Chokepoints beat perimeters

Cycle 4 captured the wrapped backend in a closure. Cycles 6 and 7 found subclass and name-mangling escapes; the guard kept widening. Cycle 8 dropped the subclass guard for a wrap-site type check. Cycle 9 found three scripts bypassed that wrap site entirely.

The fix moved the check into Coordinator.__init__ — the real chokepoint every LLM call passes through — with property setters that re-validate on assignment. Constrain the finite chokepoint; don't perimeter-fence an infinite surface.

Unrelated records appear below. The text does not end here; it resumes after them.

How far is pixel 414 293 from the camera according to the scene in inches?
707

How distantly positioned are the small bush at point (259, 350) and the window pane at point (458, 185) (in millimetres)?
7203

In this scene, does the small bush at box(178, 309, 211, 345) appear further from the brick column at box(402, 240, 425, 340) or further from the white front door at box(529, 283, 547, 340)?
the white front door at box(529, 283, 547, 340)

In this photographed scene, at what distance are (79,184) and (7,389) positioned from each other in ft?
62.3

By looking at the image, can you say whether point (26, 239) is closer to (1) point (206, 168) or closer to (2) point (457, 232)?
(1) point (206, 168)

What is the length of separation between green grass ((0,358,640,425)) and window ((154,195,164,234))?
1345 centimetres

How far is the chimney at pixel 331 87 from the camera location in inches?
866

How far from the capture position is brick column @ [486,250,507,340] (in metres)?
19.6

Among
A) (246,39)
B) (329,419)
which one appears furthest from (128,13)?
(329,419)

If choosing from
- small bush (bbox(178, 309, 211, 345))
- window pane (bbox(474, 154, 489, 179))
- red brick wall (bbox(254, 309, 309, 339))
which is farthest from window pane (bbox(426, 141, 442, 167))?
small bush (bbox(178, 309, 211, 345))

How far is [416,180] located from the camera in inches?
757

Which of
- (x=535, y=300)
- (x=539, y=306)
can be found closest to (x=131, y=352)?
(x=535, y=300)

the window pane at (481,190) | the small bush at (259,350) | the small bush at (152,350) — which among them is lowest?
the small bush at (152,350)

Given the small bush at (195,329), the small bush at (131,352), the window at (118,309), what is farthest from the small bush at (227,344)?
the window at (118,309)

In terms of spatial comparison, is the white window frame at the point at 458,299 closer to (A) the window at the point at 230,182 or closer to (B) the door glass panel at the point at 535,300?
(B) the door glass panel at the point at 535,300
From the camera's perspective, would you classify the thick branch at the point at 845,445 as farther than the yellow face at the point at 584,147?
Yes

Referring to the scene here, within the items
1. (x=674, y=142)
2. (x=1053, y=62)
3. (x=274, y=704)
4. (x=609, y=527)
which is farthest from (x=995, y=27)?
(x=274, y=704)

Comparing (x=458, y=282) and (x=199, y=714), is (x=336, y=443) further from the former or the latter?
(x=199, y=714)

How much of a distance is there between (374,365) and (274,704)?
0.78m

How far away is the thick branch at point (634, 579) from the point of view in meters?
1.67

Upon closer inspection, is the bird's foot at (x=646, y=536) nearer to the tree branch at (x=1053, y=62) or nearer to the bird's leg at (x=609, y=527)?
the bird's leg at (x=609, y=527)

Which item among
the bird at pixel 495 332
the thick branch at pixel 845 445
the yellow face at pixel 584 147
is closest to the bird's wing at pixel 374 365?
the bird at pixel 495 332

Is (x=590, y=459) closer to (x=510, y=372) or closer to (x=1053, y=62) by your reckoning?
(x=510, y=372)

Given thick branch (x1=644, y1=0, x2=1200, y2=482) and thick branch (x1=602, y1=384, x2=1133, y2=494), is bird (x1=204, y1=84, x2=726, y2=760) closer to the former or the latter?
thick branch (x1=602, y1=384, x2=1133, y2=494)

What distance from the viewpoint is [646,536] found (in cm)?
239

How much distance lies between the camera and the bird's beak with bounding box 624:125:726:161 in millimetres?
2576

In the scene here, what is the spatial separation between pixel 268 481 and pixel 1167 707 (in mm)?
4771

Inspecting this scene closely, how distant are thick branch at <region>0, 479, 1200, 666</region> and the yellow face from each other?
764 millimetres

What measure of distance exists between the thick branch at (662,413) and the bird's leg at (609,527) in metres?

Two honest deferrals from cycle 9

Where in-process guards hit their ceiling.

deferred → Phase 1

H2 · closure-cell mutation

fn.__closure__[i].cell_contents = EvilBackend() swaps the wrapped backend while type(self.backend) is _BackendTracker still passes — reproduced live with 100 unmetered calls in the cycle-9 critique.

In pure Python, any in-process attacker with code-execution rights defeats any in-process guard. The wrapped-backend invariant is for honest code paths that forget to wrap (cycle 9 found three). For adversarial in-process attackers the answer is process-level isolation — not an in-process guard.

deferred → Phase 1

H11 · POSIX unlink-during-lock race

A POSIX-only race where deleting the lock file mid-lock could let a second opener acquire a parallel lock. Not reproducible on Windows — the OS blocks the unlink.

Deferred to Phase-1 Linux verification with an xfail-shaped test marker, so the gap is tracked in the suite rather than forgotten.

Reading the trail · what it doesn't claim

How to follow it, and where it stops.

How to read it. Each cycle's critique is under brain/critiques/ with reproducible attacks; each cycle's shipped state is under brain/snapshots/. Cold-start entry point: open brain/BRAIN.html — the catalog, with clickable links to every cycle, plan, critique, snapshot, and source file.
Not a proof of safety. 99 findings closed and a regression test per finding are evidence of careful engineering — not certification of safe behavior under adversarial conditions. The H2 / H11 deferrals are explicit about exactly that.
The LLM backend is mock by default. Real Anthropic calls are gated behind --backend anthropic, an ANTHROPIC_API_KEY, cost ceilings, and WAL-backed budget metering.
"Self-improving" in Phase 0 means the infrastructure for self-improvement is working and tested. Real learning happens via scripts/burst.py on demand against the real backend.